Input Start Marker
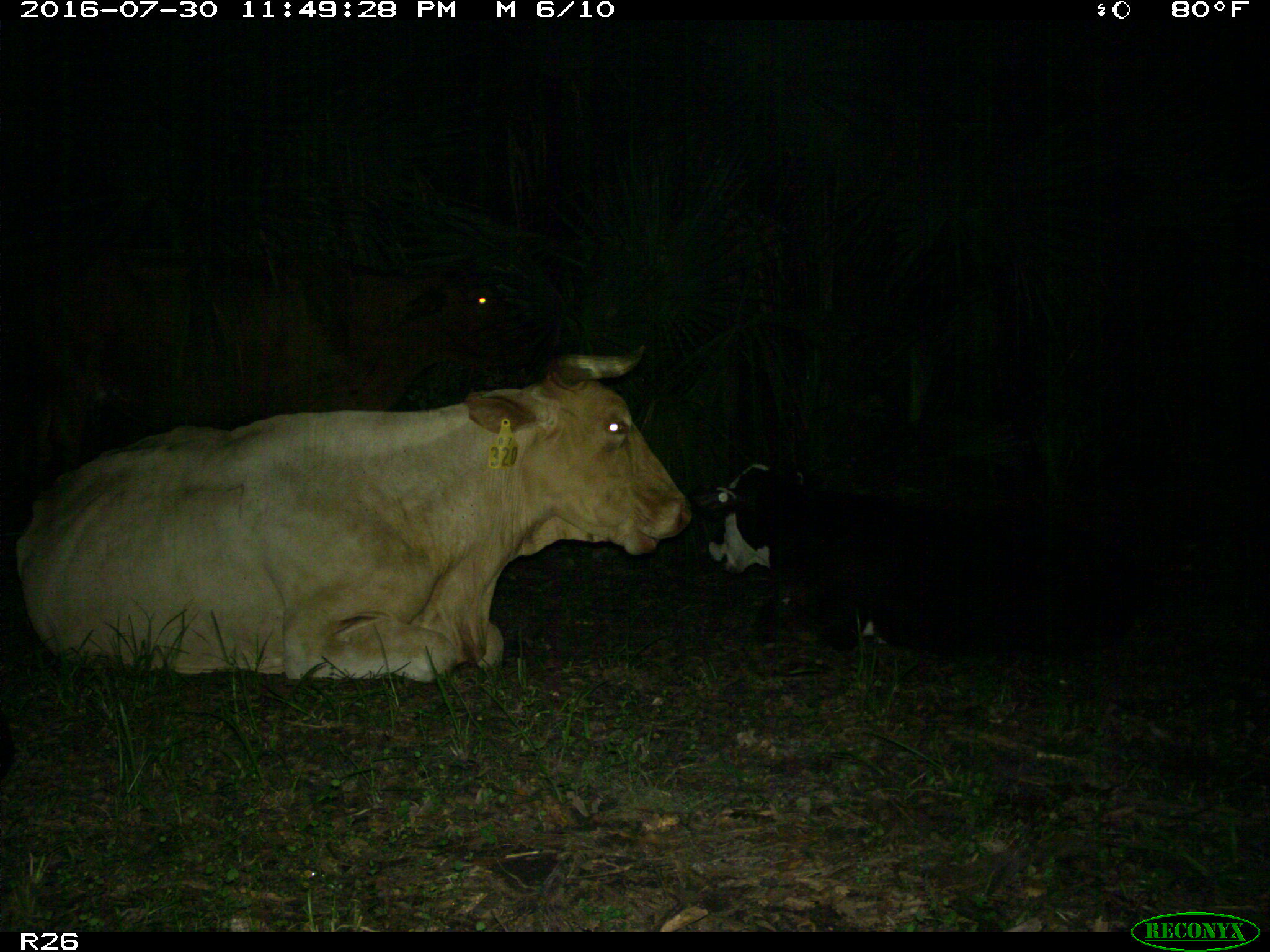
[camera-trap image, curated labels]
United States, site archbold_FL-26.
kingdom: Animalia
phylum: Chordata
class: Mammalia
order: Artiodactyla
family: Bovidae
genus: Bos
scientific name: Bos taurus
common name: domestic cow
Bos taurus (domestic cow).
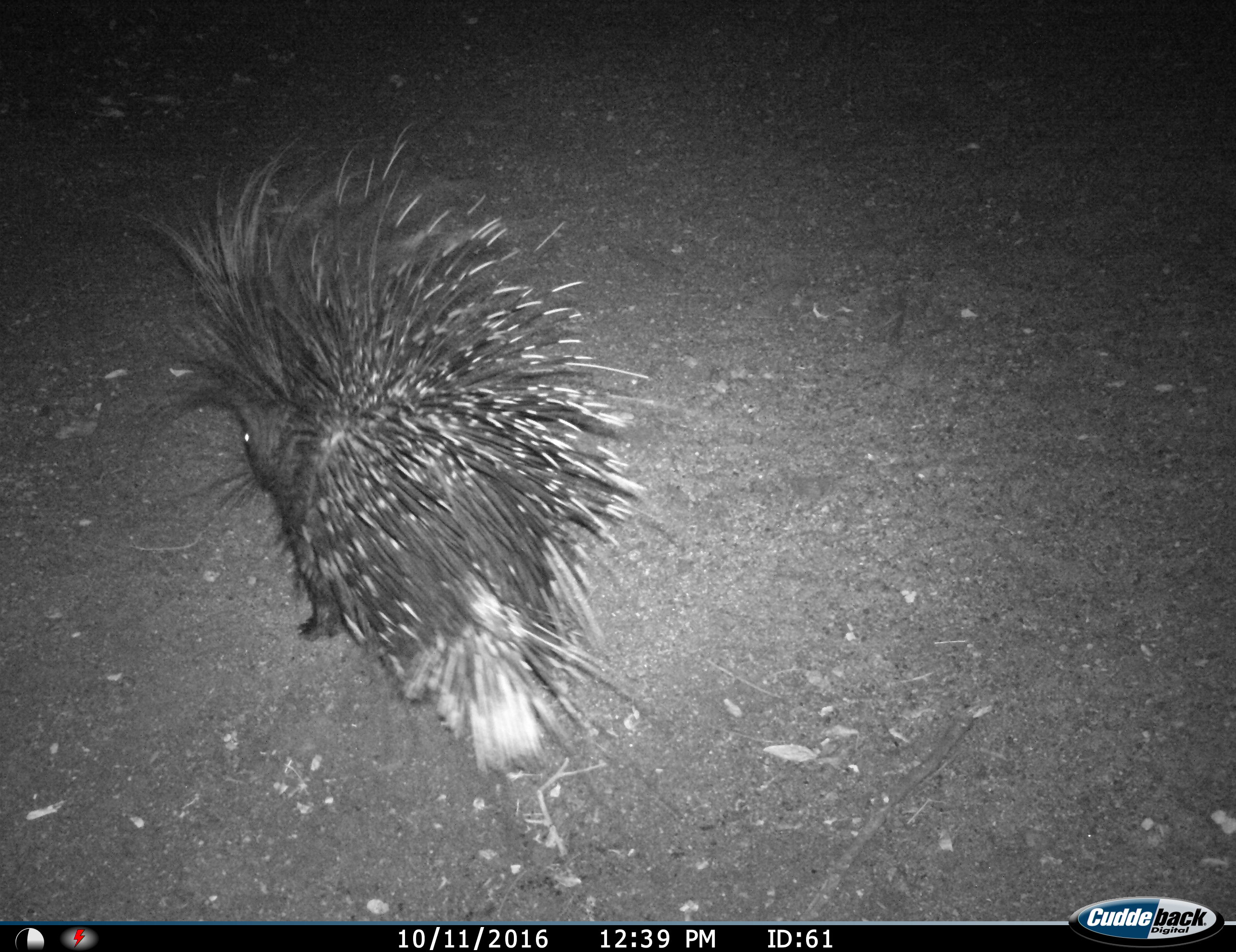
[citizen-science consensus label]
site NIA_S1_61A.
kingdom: Animalia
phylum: Chordata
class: Mammalia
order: Rodentia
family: Hystricidae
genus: Hystrix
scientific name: Hystrix cristata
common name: crested porcupine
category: porcupine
Porcupine (crested porcupine) (Hystrix cristata), count 1. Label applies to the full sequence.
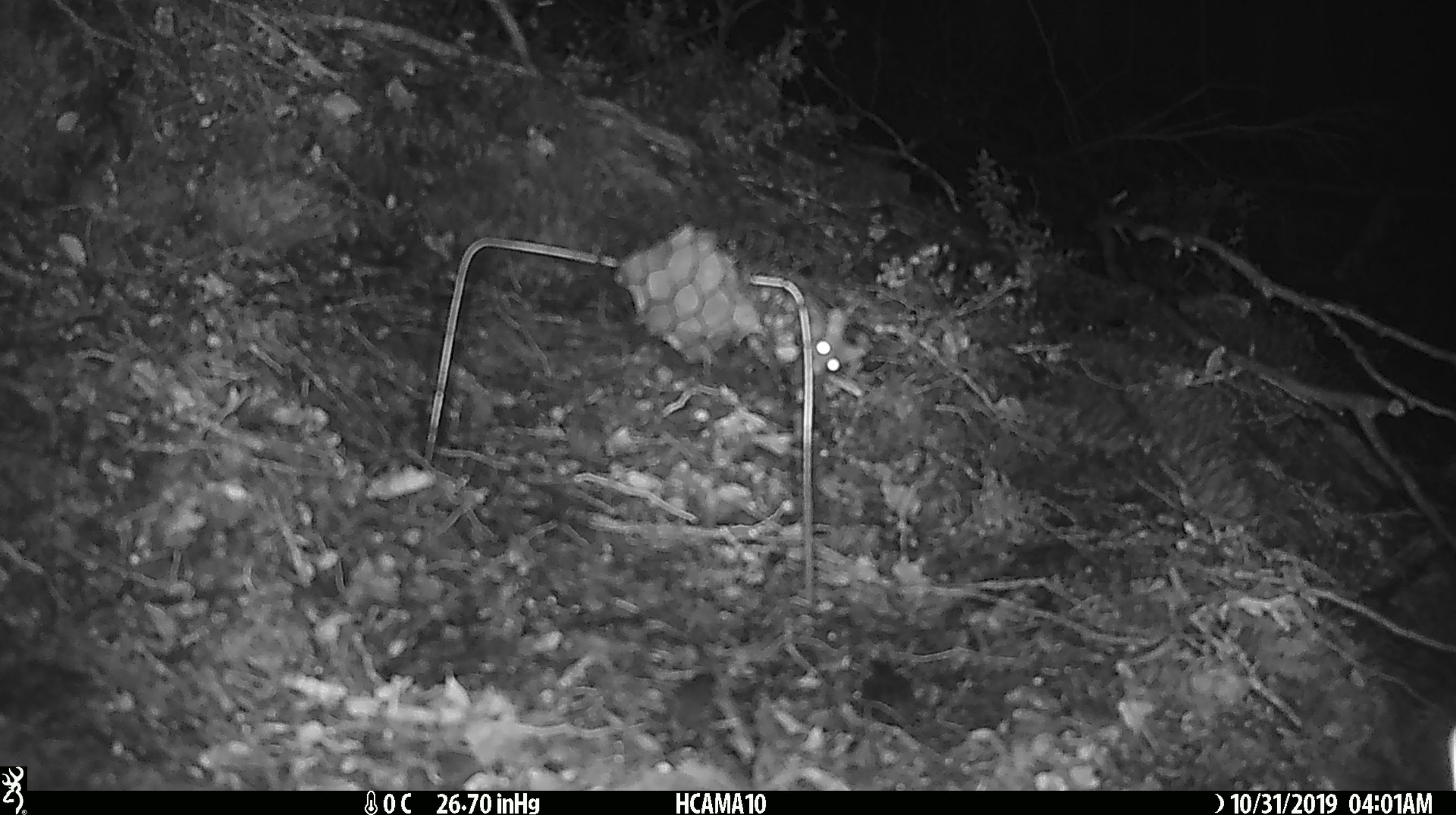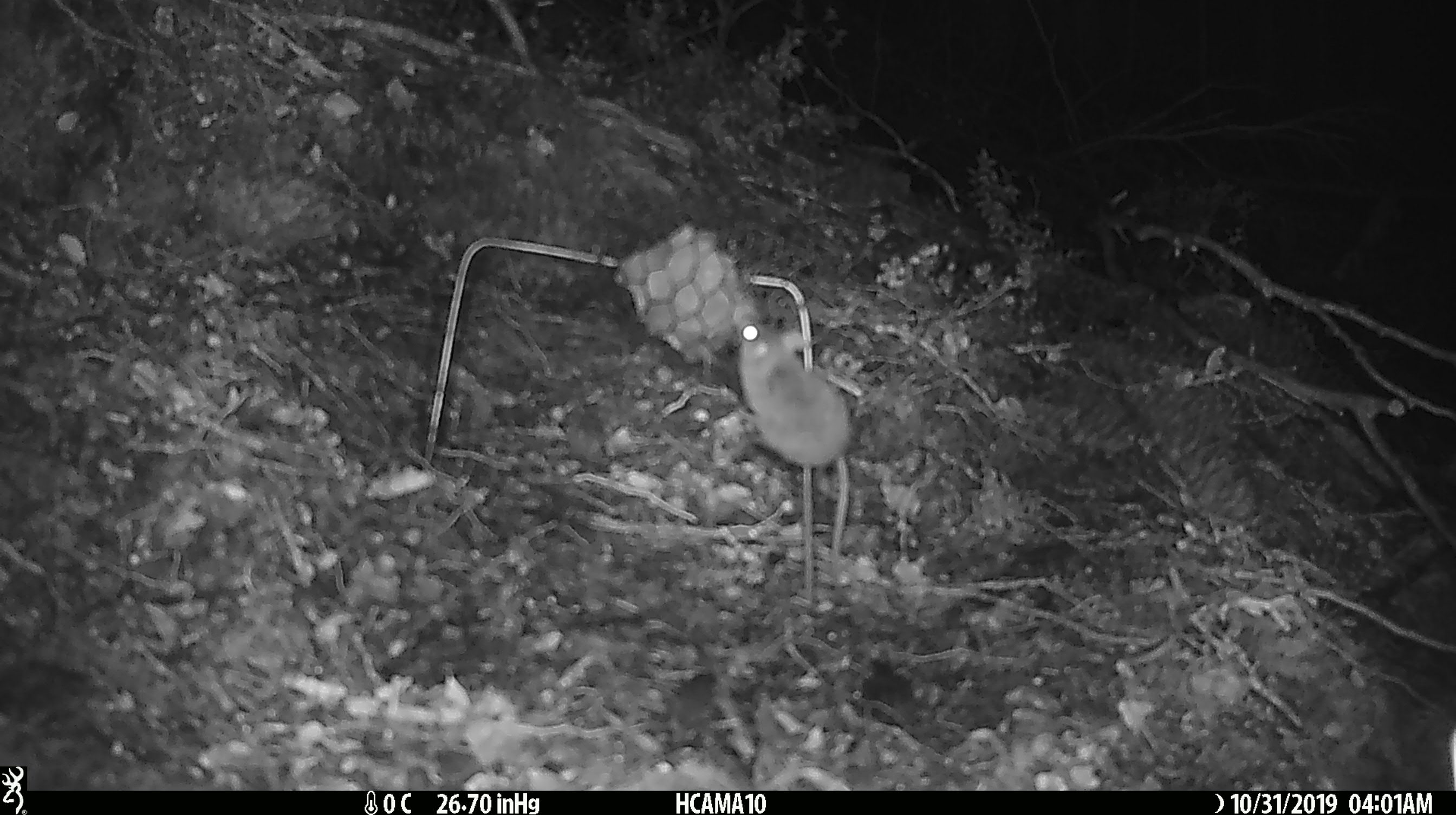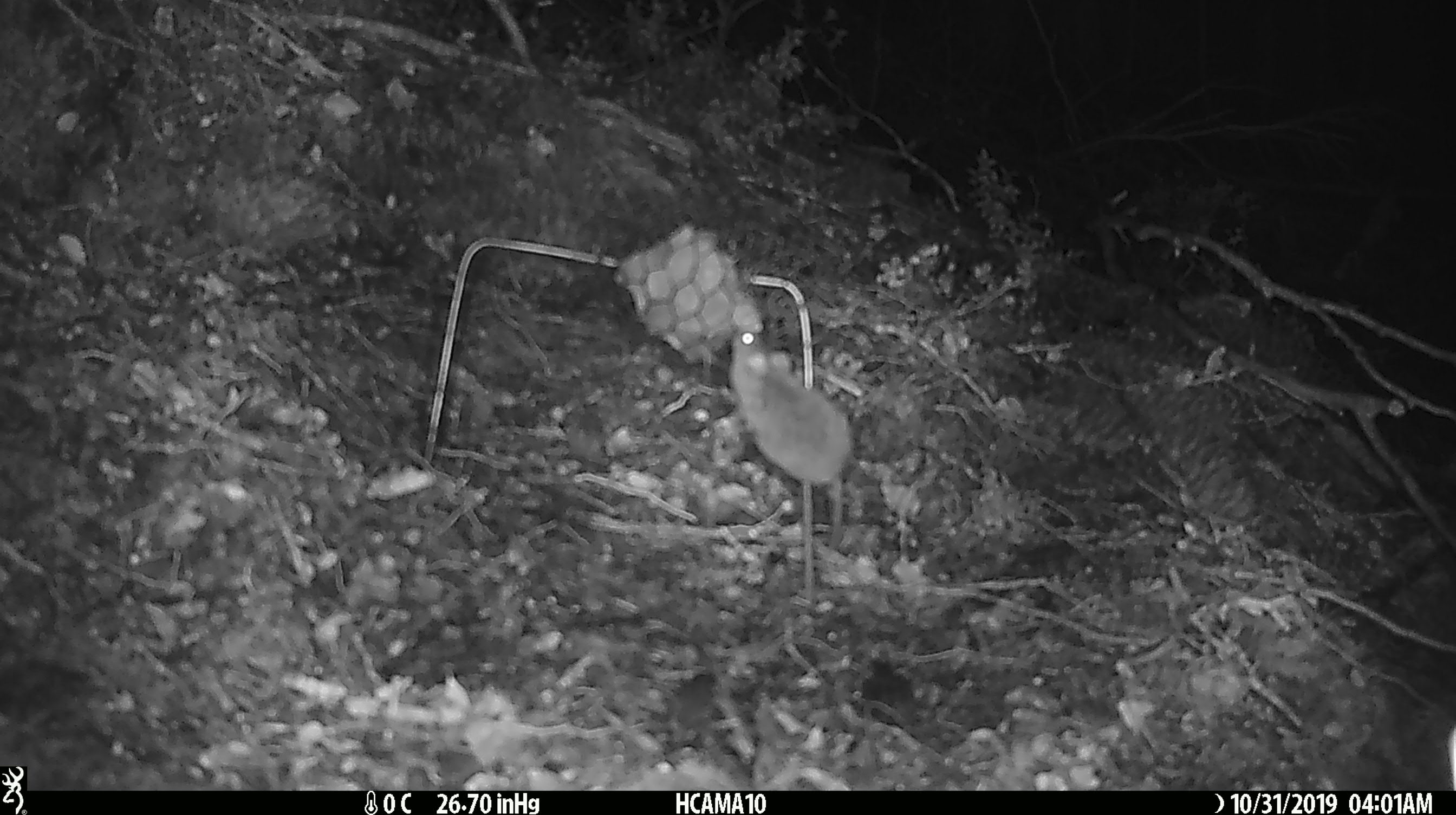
Input End Marker
§ **What you should do**
Copy every line where the word "site" is present in the entries above.

§ **Response**
United States, site archbold_FL-26.
site NIA_S1_61A.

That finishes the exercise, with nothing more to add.